CHICAGO--The transition to digital image management may have diminished the role of the radiologist as a member of the clinical team and made it more difficult for radiologists to remain connected with their clinical colleagues, according to a pilot study to be presented at the annual meeting of the Radiological Society of North America (RSNA) in Chicago, Nov. 28 to Dec. 3.

The study also revealed that clinical subspecialists tended to consult radiologists they shared a personal relationship with and often interpreted images themselves. The trend may impact patient care, study author Allison Tillack, a graduate student in the MD/PhD program at University of California, San Francisco, told Health Imaging News. When clinicians don’t with connect with radiologists, they may lose the specialists’ critical knowledge of medical imaging.

The qualitative medical anthropology study explored the impact of PACS on professional relationships between radiologist and clinicians. Tillack observed 40 radiologists and neurologists during medical practice and interviewed a subset of the physicians.

Tillack analyzed the observations and interviews to determine patterns among the physicians. “The difficulty of establishing and maintaining relationships of trust between clinicians and radiologists due to the drop in post-PACS reading room visits emerged as a major source of concern for study participants,” according to Tillack.

There is a need to reinstitute the radiologist as a member of the patient care team, Tillack stated. Because face to face interactions have declined since the advent of PACS, radiologists should consider using alternate forms of communication to cultivate professional relationships. Tillack suggested an array of strategies: email, text messaging, phone conversation or interdisciplinary conferences.

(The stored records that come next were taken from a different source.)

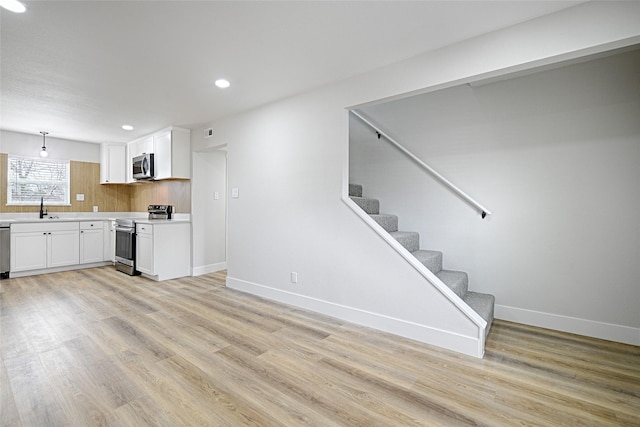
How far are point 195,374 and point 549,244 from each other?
328cm

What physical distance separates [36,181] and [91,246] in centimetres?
154

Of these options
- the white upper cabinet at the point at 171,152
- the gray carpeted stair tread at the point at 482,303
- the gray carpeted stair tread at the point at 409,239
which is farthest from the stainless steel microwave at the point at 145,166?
the gray carpeted stair tread at the point at 482,303

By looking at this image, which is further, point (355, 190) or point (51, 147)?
point (51, 147)

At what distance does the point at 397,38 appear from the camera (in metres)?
2.31

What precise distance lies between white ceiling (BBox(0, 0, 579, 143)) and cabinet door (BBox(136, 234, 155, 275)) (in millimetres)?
2074

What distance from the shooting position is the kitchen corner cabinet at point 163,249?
461 cm

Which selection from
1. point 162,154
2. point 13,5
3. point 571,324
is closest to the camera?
point 13,5

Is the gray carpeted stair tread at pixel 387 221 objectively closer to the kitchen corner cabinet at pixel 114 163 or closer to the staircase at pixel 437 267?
the staircase at pixel 437 267

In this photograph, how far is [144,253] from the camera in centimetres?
478

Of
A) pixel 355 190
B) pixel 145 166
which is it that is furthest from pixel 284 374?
pixel 145 166

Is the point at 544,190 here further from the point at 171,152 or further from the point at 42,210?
the point at 42,210

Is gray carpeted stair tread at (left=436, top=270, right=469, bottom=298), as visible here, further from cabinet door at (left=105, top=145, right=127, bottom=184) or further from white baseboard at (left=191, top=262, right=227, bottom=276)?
cabinet door at (left=105, top=145, right=127, bottom=184)

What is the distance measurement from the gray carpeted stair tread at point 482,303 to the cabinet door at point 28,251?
6466 mm

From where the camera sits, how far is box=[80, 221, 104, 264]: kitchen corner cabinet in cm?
547
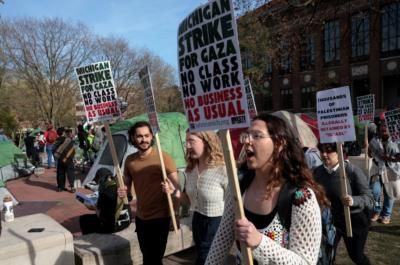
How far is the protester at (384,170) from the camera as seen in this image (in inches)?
280

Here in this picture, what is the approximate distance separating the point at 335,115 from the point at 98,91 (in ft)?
10.8

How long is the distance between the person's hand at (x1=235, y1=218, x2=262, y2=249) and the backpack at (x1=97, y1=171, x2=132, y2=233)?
3.52 metres

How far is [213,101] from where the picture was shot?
219 centimetres

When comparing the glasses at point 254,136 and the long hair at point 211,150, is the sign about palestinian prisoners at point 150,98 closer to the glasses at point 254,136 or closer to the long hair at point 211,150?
the long hair at point 211,150

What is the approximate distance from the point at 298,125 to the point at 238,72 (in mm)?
11242

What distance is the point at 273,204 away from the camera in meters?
2.07

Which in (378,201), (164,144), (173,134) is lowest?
(378,201)

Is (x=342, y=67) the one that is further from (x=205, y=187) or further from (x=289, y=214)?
(x=289, y=214)

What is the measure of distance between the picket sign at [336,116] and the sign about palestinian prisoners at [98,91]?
9.22ft

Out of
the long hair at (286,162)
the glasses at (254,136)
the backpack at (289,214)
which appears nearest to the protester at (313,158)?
the backpack at (289,214)

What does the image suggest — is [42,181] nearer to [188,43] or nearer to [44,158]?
[44,158]

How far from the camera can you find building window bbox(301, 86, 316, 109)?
1332 inches

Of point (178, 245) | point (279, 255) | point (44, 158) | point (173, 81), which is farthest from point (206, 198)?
point (173, 81)

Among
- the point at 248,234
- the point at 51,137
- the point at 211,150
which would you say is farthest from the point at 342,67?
the point at 248,234
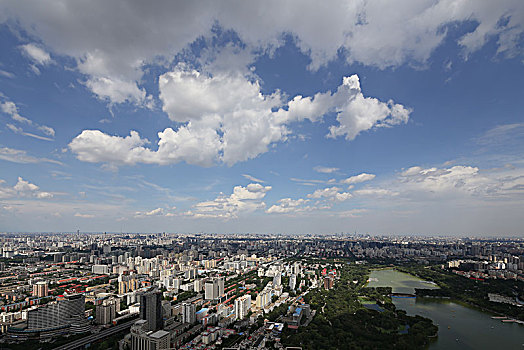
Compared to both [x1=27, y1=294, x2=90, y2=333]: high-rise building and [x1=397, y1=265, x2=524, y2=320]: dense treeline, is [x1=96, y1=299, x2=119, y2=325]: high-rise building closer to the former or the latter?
[x1=27, y1=294, x2=90, y2=333]: high-rise building

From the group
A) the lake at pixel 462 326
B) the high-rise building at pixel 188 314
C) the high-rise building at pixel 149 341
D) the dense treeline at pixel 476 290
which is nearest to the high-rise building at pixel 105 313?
the high-rise building at pixel 188 314

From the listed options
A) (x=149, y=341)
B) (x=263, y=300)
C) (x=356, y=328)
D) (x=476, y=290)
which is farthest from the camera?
(x=476, y=290)

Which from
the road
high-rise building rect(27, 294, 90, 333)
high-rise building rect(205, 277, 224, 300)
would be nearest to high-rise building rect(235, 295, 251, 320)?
high-rise building rect(205, 277, 224, 300)

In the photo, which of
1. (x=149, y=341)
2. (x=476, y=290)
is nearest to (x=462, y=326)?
(x=476, y=290)

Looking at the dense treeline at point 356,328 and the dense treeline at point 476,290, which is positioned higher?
the dense treeline at point 356,328

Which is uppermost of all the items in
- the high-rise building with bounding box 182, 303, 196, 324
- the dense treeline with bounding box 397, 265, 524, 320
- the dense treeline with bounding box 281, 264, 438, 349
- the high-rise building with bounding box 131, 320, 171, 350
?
the high-rise building with bounding box 131, 320, 171, 350

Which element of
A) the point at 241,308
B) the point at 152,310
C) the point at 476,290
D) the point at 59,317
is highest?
the point at 152,310

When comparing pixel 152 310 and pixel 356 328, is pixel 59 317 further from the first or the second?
pixel 356 328

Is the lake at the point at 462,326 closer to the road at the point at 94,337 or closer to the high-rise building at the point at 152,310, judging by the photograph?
the high-rise building at the point at 152,310
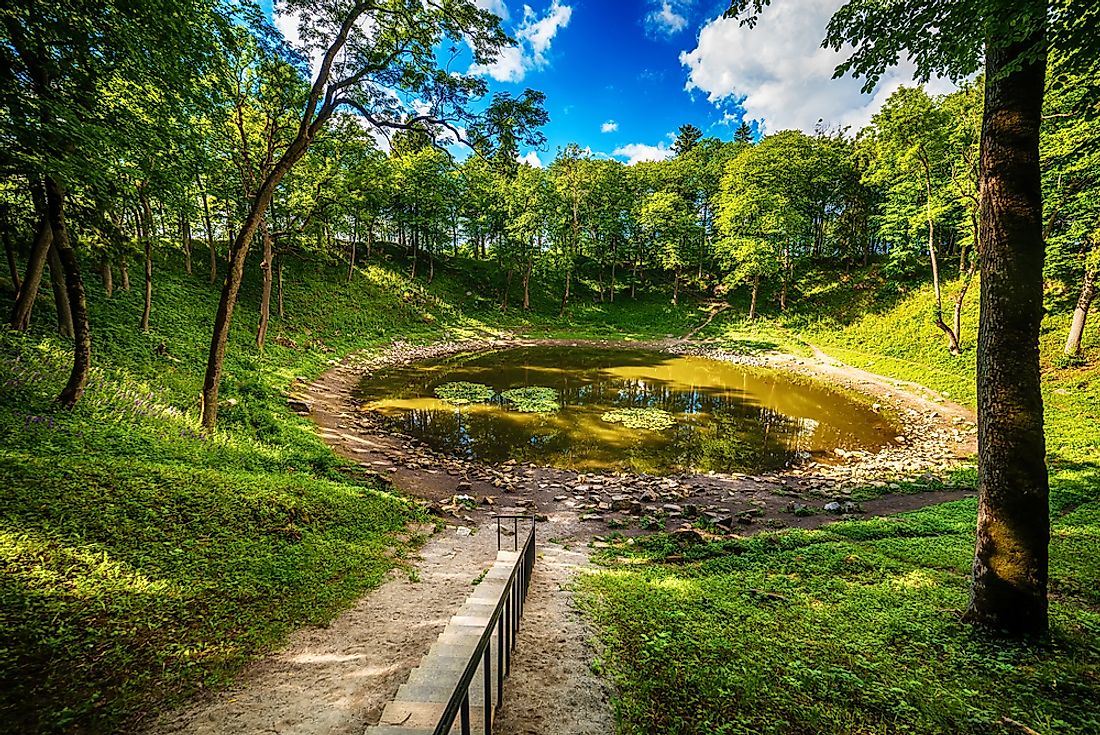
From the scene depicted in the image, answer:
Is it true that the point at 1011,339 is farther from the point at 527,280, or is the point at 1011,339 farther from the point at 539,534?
the point at 527,280

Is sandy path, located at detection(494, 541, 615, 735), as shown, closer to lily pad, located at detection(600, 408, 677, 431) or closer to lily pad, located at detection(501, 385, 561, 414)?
lily pad, located at detection(600, 408, 677, 431)

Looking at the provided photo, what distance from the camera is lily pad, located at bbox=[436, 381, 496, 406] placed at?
19891mm

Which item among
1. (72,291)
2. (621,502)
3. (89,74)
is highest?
(89,74)

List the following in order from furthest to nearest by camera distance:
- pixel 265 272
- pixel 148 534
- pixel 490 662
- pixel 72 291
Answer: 1. pixel 265 272
2. pixel 72 291
3. pixel 148 534
4. pixel 490 662

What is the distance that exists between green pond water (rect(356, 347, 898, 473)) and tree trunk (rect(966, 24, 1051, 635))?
920 centimetres

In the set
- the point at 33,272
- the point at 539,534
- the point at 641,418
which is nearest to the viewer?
the point at 539,534

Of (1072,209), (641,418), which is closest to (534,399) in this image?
(641,418)

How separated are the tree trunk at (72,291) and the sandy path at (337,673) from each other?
7800 millimetres

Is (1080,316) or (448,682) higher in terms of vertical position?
(1080,316)

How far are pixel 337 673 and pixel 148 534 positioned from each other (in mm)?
3231

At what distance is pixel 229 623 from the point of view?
4535 millimetres

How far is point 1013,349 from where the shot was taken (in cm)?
419

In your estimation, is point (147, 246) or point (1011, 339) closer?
point (1011, 339)

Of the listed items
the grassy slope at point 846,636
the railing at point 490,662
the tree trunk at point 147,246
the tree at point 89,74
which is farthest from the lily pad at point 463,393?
the tree at point 89,74
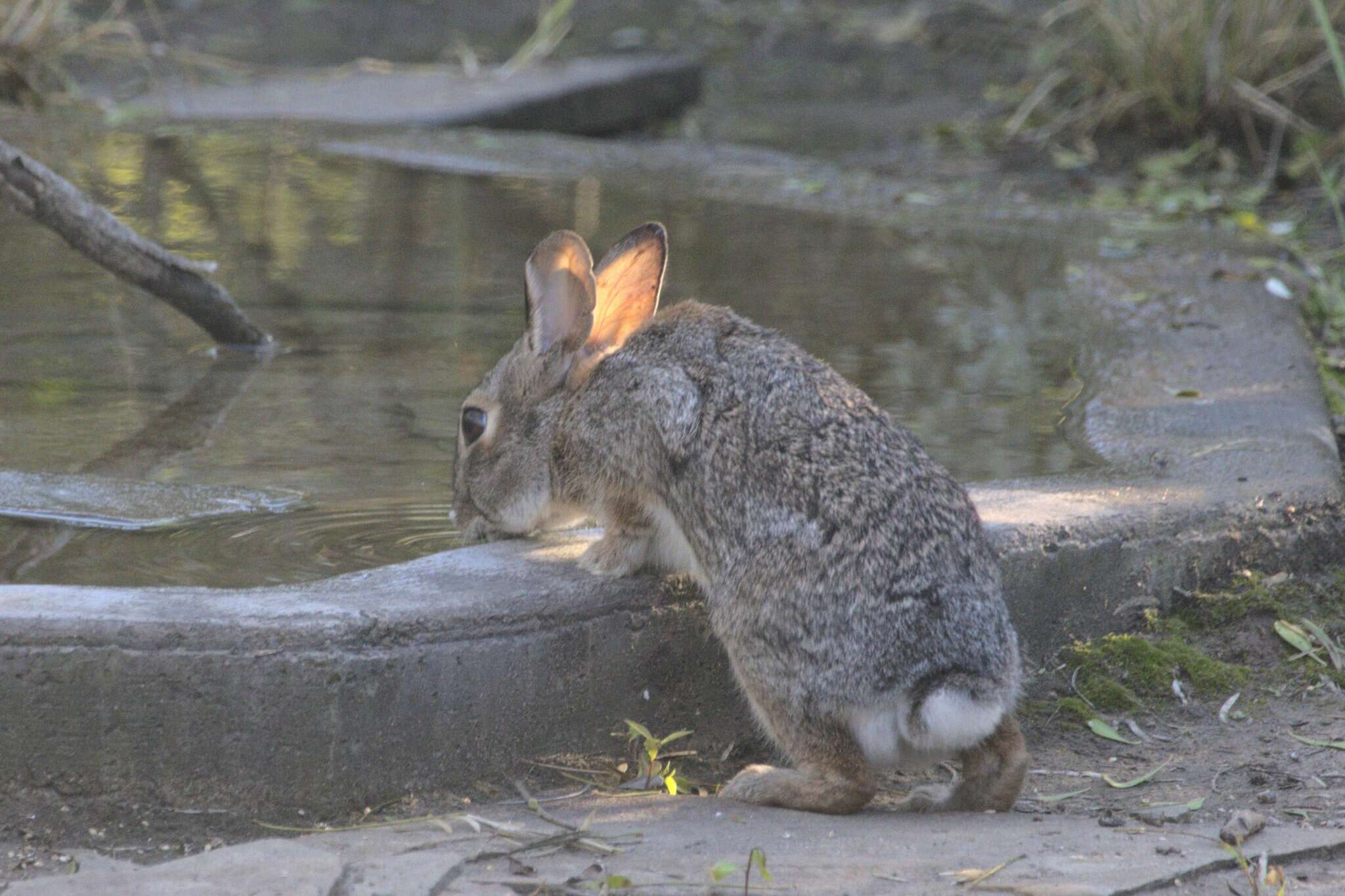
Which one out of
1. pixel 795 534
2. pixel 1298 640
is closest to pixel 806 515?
pixel 795 534

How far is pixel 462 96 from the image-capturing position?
1055 cm

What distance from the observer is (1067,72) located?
35.1 ft

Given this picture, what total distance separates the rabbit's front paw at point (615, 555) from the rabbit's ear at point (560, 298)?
21.7 inches

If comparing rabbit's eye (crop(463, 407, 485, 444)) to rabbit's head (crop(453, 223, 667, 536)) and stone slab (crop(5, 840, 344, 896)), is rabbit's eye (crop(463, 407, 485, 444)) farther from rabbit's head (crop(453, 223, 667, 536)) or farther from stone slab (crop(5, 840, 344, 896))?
stone slab (crop(5, 840, 344, 896))

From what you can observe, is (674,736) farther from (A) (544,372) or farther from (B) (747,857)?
(A) (544,372)

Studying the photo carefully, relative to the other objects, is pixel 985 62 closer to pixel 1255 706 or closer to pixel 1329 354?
pixel 1329 354

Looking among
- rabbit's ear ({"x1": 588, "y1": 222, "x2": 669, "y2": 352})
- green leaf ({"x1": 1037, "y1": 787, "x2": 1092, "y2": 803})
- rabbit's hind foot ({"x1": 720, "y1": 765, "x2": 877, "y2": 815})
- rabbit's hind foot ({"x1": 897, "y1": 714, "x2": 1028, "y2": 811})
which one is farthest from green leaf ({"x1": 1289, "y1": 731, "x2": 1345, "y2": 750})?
rabbit's ear ({"x1": 588, "y1": 222, "x2": 669, "y2": 352})

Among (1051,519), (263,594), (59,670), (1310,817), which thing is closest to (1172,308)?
(1051,519)

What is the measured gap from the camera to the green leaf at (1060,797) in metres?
3.46

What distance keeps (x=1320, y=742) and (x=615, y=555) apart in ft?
5.34

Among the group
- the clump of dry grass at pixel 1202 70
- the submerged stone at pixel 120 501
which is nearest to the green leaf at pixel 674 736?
the submerged stone at pixel 120 501

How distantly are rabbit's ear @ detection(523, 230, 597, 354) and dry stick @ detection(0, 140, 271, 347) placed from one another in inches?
75.5

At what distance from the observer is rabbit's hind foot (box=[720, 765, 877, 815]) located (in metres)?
3.24

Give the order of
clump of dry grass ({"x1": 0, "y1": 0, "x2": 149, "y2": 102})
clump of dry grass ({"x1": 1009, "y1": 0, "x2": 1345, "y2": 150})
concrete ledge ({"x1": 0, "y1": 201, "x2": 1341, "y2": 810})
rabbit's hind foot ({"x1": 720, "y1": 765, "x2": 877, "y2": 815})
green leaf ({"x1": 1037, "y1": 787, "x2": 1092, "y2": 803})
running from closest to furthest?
concrete ledge ({"x1": 0, "y1": 201, "x2": 1341, "y2": 810})
rabbit's hind foot ({"x1": 720, "y1": 765, "x2": 877, "y2": 815})
green leaf ({"x1": 1037, "y1": 787, "x2": 1092, "y2": 803})
clump of dry grass ({"x1": 1009, "y1": 0, "x2": 1345, "y2": 150})
clump of dry grass ({"x1": 0, "y1": 0, "x2": 149, "y2": 102})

A longer-term solution may be to embed the reading room in the clinical ward. For example, the musculoskeletal room might be located in the orthopedic surgery ward, shared Tillack. The configuration can help set the stage for effective interdisciplinary collaboration because radiologists would be more likely to have clinical information such as operative plans. “They can contribute research papers or literature that the surgeons may not access,” explained Tillack.

The next stage of the medical anthropology study is a quantitative review of the data, shared Tillack, who will present the study on Wed., Dec. 1 from 3:30 to 3:40 p.m. in S102D.